When you make this, I strongly suggest using Artisana Organic Raw Tahini. I’ve tried several brands and this one is tastes the best and has an aliveness to it. The others are more bitter. Tahini is simply sesame seeds ground into a butter. All the Artisana products I’ve tried are just exquisite. Very high quality. They seem to be out-of-stock both at my natural food store and online, but worth looking for in the future.
I’ve put the measurements in parts, so you can make any amount. If a part is a teaspoon for example, 4 parts is 4 teaspoons.
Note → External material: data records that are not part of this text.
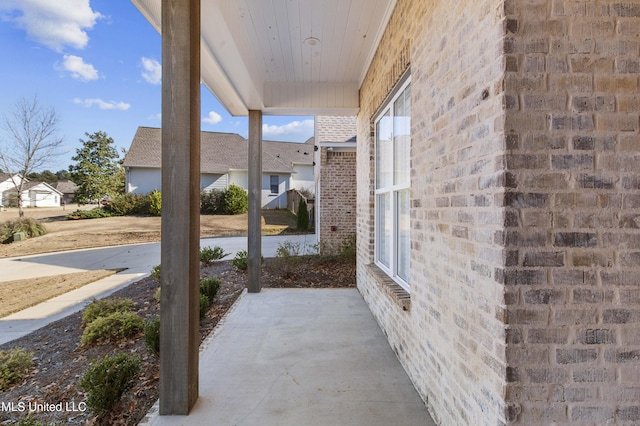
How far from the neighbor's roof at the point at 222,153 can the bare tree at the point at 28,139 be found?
6997 millimetres

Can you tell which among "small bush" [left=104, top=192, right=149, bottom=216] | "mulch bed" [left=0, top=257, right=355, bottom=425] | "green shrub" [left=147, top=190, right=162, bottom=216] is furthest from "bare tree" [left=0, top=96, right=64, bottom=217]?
"mulch bed" [left=0, top=257, right=355, bottom=425]

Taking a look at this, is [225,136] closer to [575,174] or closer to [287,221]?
[287,221]

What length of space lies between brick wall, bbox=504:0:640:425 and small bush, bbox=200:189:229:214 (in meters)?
21.6

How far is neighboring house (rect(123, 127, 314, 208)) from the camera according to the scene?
22500 millimetres

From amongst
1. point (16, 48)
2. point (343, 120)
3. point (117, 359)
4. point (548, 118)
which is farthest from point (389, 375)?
point (16, 48)

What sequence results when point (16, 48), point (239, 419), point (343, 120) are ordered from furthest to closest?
point (16, 48) → point (343, 120) → point (239, 419)

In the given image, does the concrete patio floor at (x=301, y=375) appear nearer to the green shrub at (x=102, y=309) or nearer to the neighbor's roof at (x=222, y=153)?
the green shrub at (x=102, y=309)

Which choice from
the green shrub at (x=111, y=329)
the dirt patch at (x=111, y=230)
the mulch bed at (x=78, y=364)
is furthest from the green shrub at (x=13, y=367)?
the dirt patch at (x=111, y=230)

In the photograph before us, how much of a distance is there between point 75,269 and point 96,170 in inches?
743

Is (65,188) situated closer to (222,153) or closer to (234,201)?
(222,153)

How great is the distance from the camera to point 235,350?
3.39 meters

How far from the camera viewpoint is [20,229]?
46.4ft

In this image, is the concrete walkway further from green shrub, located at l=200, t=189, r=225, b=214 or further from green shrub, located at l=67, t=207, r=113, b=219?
green shrub, located at l=67, t=207, r=113, b=219

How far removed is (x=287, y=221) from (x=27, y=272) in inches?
504
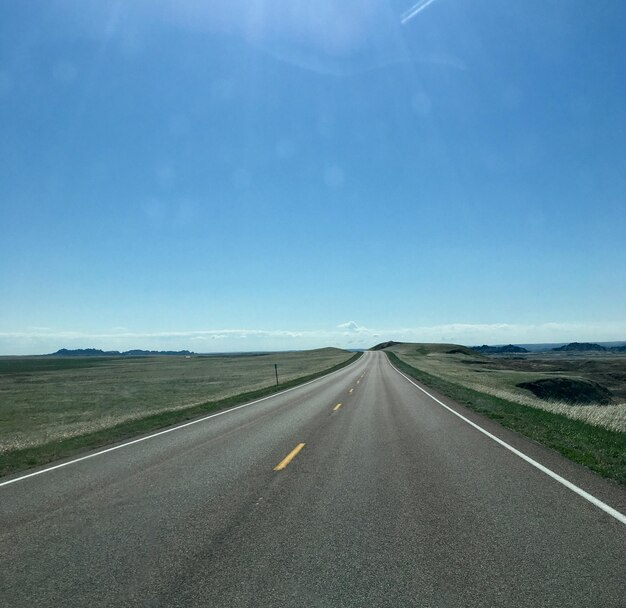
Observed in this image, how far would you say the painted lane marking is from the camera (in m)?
8.73

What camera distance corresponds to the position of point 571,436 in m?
11.8

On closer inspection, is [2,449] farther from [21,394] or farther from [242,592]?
[21,394]

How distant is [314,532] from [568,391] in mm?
40488

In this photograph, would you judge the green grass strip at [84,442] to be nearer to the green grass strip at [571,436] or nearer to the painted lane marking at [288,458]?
the painted lane marking at [288,458]

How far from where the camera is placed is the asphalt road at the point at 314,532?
13.4 feet

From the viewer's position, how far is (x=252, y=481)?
7.79 metres

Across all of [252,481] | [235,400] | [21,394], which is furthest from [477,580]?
[21,394]

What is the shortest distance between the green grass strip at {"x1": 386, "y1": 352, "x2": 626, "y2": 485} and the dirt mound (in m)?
22.0

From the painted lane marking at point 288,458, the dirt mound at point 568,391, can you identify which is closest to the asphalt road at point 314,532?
the painted lane marking at point 288,458

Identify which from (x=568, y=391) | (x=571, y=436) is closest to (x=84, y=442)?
(x=571, y=436)

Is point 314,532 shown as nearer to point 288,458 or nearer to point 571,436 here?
point 288,458

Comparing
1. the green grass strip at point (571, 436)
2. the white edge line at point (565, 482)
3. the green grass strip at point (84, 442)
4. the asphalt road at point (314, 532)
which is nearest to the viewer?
the asphalt road at point (314, 532)

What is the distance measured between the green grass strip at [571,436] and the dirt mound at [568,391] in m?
22.0

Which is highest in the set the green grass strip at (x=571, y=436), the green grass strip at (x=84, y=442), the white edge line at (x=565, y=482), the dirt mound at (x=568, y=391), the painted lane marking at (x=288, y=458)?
the painted lane marking at (x=288, y=458)
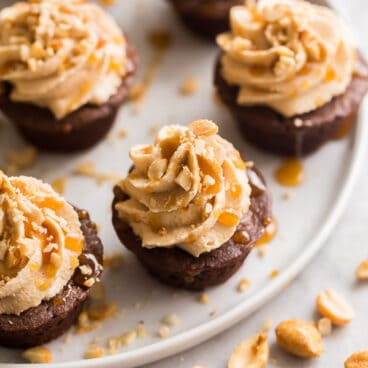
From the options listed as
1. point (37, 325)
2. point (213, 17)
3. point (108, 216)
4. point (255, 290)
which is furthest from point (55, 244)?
point (213, 17)

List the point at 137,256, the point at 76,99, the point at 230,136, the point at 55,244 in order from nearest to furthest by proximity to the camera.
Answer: the point at 55,244
the point at 137,256
the point at 76,99
the point at 230,136

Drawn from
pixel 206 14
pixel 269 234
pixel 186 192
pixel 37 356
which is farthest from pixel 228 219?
pixel 206 14

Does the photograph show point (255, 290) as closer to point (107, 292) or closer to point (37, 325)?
point (107, 292)

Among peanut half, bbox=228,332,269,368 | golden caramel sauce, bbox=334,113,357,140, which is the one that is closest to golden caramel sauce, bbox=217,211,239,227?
peanut half, bbox=228,332,269,368

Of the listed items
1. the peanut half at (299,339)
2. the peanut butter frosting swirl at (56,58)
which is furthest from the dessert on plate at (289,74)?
the peanut half at (299,339)

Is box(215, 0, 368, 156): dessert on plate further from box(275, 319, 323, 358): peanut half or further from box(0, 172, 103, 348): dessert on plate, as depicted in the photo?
box(0, 172, 103, 348): dessert on plate

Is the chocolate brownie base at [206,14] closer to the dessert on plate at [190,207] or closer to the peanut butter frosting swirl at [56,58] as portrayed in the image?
the peanut butter frosting swirl at [56,58]
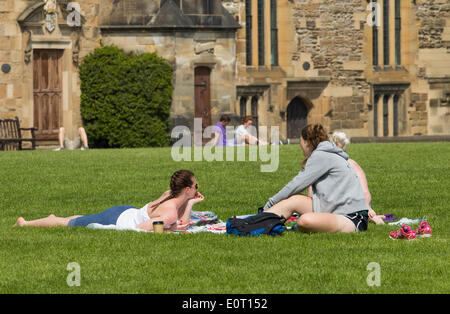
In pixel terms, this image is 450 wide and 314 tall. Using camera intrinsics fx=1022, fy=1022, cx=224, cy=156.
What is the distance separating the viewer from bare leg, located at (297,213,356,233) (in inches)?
418

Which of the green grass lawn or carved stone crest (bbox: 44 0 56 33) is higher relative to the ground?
carved stone crest (bbox: 44 0 56 33)

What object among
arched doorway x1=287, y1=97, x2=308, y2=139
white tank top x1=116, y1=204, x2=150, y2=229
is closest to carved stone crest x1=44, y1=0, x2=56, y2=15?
arched doorway x1=287, y1=97, x2=308, y2=139

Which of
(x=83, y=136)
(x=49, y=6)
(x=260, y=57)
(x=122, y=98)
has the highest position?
(x=49, y=6)

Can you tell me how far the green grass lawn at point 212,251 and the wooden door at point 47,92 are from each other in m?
12.8

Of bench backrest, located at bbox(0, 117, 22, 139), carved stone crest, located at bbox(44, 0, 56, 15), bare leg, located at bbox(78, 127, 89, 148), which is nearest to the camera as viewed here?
bench backrest, located at bbox(0, 117, 22, 139)

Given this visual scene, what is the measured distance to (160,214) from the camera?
36.5 feet

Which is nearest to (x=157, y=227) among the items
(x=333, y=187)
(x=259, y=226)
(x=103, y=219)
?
(x=103, y=219)

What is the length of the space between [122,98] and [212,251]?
813 inches

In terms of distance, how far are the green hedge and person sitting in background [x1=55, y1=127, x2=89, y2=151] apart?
36cm

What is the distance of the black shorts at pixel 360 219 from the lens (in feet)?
35.7

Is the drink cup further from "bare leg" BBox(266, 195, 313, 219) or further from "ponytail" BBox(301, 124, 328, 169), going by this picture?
"ponytail" BBox(301, 124, 328, 169)

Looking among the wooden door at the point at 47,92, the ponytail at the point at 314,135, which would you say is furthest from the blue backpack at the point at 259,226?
the wooden door at the point at 47,92

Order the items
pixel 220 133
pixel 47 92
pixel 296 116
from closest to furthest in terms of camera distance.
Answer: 1. pixel 220 133
2. pixel 47 92
3. pixel 296 116

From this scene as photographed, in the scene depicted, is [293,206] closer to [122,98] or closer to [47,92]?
[122,98]
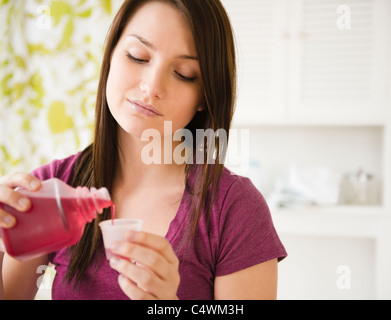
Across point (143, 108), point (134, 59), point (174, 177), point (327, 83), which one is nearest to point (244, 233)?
point (174, 177)

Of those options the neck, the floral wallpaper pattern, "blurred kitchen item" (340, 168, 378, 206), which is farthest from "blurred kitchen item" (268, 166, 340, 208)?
the neck

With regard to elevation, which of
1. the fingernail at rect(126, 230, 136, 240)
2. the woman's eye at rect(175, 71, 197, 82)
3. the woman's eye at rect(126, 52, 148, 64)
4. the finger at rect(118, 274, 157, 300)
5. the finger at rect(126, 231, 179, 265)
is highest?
the woman's eye at rect(126, 52, 148, 64)

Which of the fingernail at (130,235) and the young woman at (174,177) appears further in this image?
the young woman at (174,177)

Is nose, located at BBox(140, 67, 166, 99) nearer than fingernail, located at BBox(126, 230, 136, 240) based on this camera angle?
No

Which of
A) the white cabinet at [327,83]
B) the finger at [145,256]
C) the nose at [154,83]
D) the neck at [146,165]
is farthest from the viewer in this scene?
the white cabinet at [327,83]

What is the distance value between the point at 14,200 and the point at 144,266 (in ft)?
0.78

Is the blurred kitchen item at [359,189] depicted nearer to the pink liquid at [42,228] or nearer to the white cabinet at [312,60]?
the white cabinet at [312,60]

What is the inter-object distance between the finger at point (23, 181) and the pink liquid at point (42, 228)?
0.07 ft

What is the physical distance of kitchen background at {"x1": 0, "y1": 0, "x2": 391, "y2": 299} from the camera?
7.59 feet

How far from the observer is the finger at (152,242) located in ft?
2.10

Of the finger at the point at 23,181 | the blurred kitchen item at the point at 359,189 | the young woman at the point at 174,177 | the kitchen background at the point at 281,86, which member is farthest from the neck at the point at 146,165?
the blurred kitchen item at the point at 359,189

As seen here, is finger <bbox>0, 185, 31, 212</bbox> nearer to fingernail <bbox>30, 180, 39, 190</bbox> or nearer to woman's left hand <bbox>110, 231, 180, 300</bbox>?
fingernail <bbox>30, 180, 39, 190</bbox>

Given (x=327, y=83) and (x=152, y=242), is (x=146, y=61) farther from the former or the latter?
(x=327, y=83)
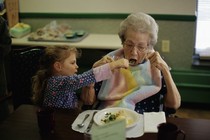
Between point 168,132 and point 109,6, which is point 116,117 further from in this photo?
point 109,6

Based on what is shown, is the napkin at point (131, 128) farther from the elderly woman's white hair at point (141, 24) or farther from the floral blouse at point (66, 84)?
the elderly woman's white hair at point (141, 24)

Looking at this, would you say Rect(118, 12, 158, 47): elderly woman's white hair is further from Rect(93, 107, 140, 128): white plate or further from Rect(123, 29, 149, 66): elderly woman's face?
Rect(93, 107, 140, 128): white plate

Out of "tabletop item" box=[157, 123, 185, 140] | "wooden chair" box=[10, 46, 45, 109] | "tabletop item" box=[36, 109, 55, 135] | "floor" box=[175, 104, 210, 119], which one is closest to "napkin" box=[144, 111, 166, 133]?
"tabletop item" box=[157, 123, 185, 140]

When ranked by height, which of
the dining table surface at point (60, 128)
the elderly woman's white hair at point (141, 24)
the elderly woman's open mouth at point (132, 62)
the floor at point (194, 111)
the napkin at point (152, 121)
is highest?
the elderly woman's white hair at point (141, 24)

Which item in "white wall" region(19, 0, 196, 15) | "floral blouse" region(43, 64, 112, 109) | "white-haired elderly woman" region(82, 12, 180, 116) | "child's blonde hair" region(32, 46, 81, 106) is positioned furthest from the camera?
"white wall" region(19, 0, 196, 15)

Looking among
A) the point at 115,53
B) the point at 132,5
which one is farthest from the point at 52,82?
the point at 132,5

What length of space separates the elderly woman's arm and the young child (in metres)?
0.27

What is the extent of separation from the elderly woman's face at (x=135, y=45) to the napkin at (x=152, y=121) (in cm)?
46

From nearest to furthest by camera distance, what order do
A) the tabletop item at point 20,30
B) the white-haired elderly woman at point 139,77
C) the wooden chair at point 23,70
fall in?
1. the white-haired elderly woman at point 139,77
2. the wooden chair at point 23,70
3. the tabletop item at point 20,30

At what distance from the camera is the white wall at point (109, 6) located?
10.2 ft

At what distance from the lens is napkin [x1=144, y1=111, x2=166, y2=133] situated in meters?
1.40

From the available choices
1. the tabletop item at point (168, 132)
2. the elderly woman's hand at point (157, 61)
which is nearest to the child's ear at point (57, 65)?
the elderly woman's hand at point (157, 61)

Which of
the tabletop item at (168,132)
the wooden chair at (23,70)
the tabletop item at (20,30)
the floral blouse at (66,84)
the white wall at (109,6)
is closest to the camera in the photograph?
the tabletop item at (168,132)

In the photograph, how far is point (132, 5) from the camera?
125 inches
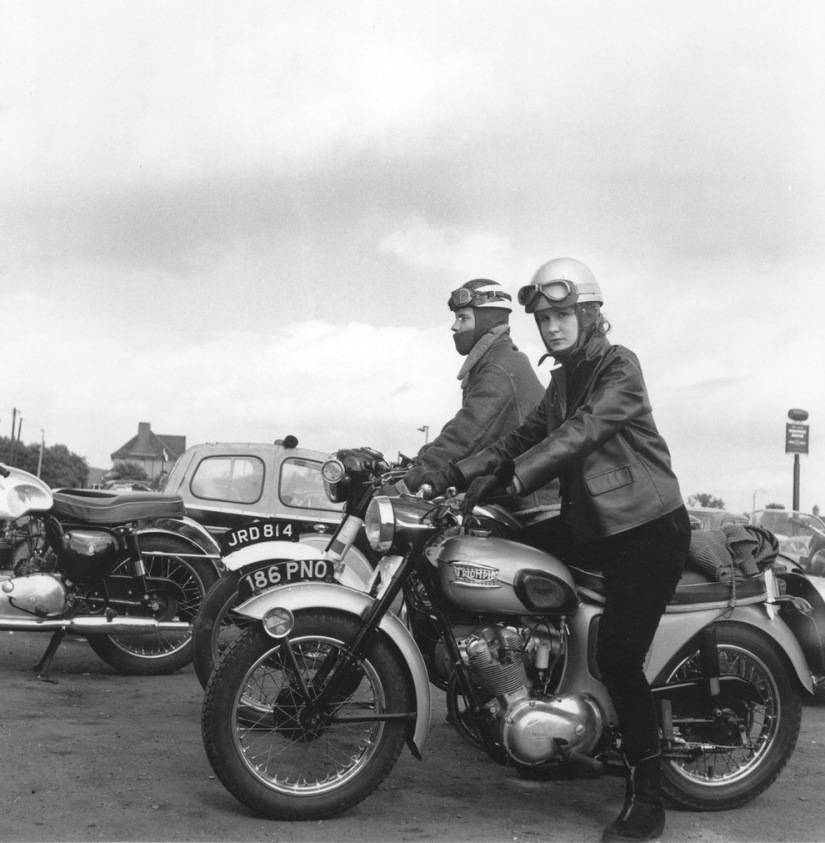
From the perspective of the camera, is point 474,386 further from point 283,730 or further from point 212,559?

When I make this now, I start with a half jar of tahini and figure the proportions from there.
- 4 parts tahini
- 4 parts olive oil
- 4 parts coconut amions or gluten-fre tamari
- 2 parts apple cider vinegar
- 1 part raw honey (or more to taste)
- garlic (fresh or powdered to taste)
- ginger (fresh or powdered to taste)
Just mix everything up in a bowl or jar. I now have an empty tahini jar that I am reserving to be the tahini sauce jar.
Now I think it’s best to get a whole chicken, roast it, and use the bones to make bone broth (see Roast Chicken & Bone Broth).
However, I also know there are times when that’s just not possible and yet you still need to have some protein on hand.
That’s why I’m giving you these simple instructions. So you can have chicken on hand anytime.
The best chicken I can buy locally at an affordable price is Coleman’s Organic Chicken in a three-pack at Costco. This gives me six to eight chicken breasts.
I just sprinkle salt and pepper and celery seeds on top and put them in the oven at 350 degrees for 34 minutes, and I have chicken.
Not perfect, but workable, organic, I have control over what gets put on it, it’s available and affordable, it’s better than take-out chicken and it’s a step in the right direction.
It lasts at least a week., and I always have cooked chicken on hand.